Given request — Count the lines in the records that contain the string "laced", with case counting, and please give only the number.

## start Data for this exercise

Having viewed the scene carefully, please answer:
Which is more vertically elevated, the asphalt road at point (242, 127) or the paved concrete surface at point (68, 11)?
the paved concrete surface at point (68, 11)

## end Data for this exercise
## start Data for this exercise

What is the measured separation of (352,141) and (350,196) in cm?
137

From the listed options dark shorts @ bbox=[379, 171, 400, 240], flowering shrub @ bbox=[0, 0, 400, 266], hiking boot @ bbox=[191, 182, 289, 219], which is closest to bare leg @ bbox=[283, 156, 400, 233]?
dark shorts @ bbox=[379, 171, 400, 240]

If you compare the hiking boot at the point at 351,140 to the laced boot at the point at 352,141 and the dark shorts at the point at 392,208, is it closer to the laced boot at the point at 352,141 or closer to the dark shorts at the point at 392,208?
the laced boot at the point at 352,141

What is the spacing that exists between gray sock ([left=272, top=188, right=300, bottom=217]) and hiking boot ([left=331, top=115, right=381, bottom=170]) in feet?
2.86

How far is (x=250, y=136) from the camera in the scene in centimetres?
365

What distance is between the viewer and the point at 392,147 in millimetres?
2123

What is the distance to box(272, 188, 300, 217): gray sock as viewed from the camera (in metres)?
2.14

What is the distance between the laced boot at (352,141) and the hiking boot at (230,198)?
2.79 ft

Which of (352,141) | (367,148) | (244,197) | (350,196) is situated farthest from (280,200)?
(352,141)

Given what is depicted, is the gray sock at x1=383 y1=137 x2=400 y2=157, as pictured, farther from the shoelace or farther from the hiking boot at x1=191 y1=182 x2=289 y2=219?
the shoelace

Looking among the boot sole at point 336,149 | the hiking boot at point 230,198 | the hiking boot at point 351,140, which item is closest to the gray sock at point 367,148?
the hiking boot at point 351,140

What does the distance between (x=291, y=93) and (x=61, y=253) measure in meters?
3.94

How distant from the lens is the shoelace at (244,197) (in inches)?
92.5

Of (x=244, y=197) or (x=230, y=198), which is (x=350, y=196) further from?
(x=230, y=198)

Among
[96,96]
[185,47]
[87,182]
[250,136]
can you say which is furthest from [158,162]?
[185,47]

## end Data for this exercise

Expected answer — 3